Tuesday 25 October 2011

The Rock and Roll Years

As anyone who has been in a band before will tell you, it has this way of taking up all your time. Even when you’re not actually directly doing anything to do with it, you end up musing on plans, songs and such. It’s equally exciting and exhausting.

Despite having taken up actually playing music instead of just listening at the age of 16, fired up on a diet of Peter Hook, I never actually got my arse in gear properly till I was in my mid 20s. The university I attended was curiously short of musos, so instead I settled into a routine of heavy drinking, browsing the local record store for cheap vinyl and the odd spot of DJing at the student union. Happy days.

On arriving in Manchester, however, I decided it was time to sort myself out. For the first time in my life, I had a bit of cash to spend, so I bought a decent set-up and stuck an ad in Affleck’s Palace. I got two replies, the second of which came so long after I’d put the note up that I’d totally forgot about it. Luckily, the guy could play guitar really well – without hyperbole he was the best I’d heard.

Not that things started happening overnight. Indeed, there was a period of two months where I didn’t hear from him and I started jamming with another band. But they seemed to be heading in the direction of Oasis-lite and I took off on holiday wondering if the whole idea had been a mistake. Another few months later, the guitarist from before rocked up on my doorstep, stating he wanted to try again. He’d been playing in some wretched punk band and wanted something more. Being a bit older, with a decent record collection, I guess he thought I was the guy. He stated he’d front the band and I agreed, which in hindsight was a mistake, as he was armed with a thin voice that just managed to stay in tune.

Over the next three and a half years, playing in the band was my primary focus, the one thing that got me through the tedium of workdays. We wrote a load of songs and armed with a second guitarist who was limited to Johnny Ramone shapes and a drummer, we managed to play some gigs around town. Some went great, some were in front of ten disinterested students. Before each, my nerves would go into meltdown and I’d wonder what the hell I was doing getting up on stage.

In a stroke of good fortune, our singer/guitarist was also a bit of a whizz when it came to using his 10 track recording unit. When our drummer quit, stating he was going deaf from the volume of our songs, we spent a summer recording an album of songs.

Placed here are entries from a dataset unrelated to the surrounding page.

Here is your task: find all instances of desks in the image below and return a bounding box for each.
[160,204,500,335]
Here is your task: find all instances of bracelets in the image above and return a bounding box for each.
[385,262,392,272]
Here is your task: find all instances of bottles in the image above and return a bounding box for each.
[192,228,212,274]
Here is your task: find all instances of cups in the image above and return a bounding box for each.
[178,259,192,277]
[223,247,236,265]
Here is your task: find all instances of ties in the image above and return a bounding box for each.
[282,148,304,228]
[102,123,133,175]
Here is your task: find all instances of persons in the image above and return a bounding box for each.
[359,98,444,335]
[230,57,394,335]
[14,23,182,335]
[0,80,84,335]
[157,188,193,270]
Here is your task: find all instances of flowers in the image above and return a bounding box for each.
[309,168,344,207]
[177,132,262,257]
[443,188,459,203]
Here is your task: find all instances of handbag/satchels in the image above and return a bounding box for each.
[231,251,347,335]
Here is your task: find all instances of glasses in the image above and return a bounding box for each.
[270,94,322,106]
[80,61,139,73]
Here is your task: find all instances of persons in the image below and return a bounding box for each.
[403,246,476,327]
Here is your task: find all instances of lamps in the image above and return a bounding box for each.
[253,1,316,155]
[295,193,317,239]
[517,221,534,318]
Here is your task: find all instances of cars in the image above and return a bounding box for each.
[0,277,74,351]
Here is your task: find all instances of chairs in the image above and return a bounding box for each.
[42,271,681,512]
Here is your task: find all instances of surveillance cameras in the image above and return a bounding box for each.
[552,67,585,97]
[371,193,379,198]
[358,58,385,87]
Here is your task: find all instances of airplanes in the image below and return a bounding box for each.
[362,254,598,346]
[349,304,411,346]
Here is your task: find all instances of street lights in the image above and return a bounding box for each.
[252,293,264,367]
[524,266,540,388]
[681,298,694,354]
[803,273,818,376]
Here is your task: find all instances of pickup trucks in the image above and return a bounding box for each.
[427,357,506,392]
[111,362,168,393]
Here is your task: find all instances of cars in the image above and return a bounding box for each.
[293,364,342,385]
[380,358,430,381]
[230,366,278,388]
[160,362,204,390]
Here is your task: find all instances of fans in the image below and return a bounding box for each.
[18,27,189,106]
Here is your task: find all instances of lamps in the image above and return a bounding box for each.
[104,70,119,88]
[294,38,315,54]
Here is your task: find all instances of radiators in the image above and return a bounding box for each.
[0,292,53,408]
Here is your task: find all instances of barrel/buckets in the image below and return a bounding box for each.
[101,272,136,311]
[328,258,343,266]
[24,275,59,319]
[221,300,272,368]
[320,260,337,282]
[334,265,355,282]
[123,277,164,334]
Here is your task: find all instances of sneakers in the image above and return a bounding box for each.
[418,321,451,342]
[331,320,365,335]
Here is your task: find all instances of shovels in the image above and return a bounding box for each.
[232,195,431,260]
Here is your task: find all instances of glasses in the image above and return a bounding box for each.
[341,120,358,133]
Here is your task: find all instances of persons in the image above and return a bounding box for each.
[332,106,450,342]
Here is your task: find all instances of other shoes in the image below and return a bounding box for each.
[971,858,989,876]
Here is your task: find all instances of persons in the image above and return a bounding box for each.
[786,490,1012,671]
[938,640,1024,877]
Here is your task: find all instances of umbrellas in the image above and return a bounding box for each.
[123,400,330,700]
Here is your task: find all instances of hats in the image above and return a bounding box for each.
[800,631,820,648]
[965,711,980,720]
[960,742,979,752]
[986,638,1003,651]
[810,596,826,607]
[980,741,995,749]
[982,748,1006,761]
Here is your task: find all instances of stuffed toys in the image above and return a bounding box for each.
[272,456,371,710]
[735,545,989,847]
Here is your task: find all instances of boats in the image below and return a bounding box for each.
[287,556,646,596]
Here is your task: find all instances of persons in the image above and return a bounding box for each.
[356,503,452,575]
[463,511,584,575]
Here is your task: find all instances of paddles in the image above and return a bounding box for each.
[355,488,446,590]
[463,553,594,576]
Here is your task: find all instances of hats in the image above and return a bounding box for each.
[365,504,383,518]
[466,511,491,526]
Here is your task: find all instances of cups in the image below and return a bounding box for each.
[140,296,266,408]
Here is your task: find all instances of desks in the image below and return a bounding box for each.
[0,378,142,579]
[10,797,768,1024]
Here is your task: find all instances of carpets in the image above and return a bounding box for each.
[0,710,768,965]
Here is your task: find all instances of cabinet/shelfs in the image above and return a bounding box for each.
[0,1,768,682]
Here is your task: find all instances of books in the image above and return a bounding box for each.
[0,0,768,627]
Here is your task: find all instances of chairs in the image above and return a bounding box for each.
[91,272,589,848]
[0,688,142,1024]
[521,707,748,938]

Watching them take shape was a huge buzz, as he dropped in little bits of synth, sampled noises and the like. When it was finished, I was proud as hell. It sounded great, and I felt I could state in confidence that we were streets ahead of any other band out there.

When we found another drummer, we got back on the circuit, but it was growing increasingly frustrating as we never seemed to be getting anywhere. As I remember it, our second-to-last gig was to a few hundred people who happened to be there and we went down well to the point we had to play a few ropey covers to satisfy demand for us to play more. Then, weeks later, we were stood in front of a few bored looking punters.

As happens, we argued about new songs. I figured we should push ourselves further – the rhythm guitarist had started using more than barre chords, which was a start. The others figured we should be more punky, as it was “what people wanted”. It wasn’t getting anywhere, certainly with my defining character trait being ‘stubborn’. Eventually, the singer decided to pack it in with vague words of staying in touch – I got the impression his mother saw me as a better influence than his friends back over in Salford.

I was fairly despondent about years of work leading up to not much. Then I found out that the singer and guitarist (who grew up on the same street) had got in another rhythm section and were carrying on under the same name. Finding this out led to a terrible few months where I barely wanted to talk to anyone about anything. In the end, I think they played two more gigs before splitting up, though that knowledge didn’t help sate my anger/depression.

In Head On, Julian Cope talks about the sacking of Mick Finkler, the original guitarist in the Teardrop Explodes. Having spent a couple of years seeing him every day, writing songs and touring with him, he only spoke to him two more times. “Bands are like that”, he says, and he’s dead on. In the three years since I got kicked out of the band, I’ve spoken to the rhythm guitarist once and none of the others. I did hear that the singer was trying to get my phone number, but I wasn’t interested, holding a grudge being another trait of mine. Especially against those who can’t show loyalty.

Now I’m going back in to that world again. Perhaps it helps this time that I’m surrounded by people I can have a conversation with. Having someone who can actually sing fronting the band helps too. Maybe it’ll all turn to ashes again, and I know that if we ever get to the stage of playing gigs, I’ll be hidden away in a corner beforehand, crippled by nerves. But the process of writing songs remains the thrill it always was, and it gets me out of the house, right?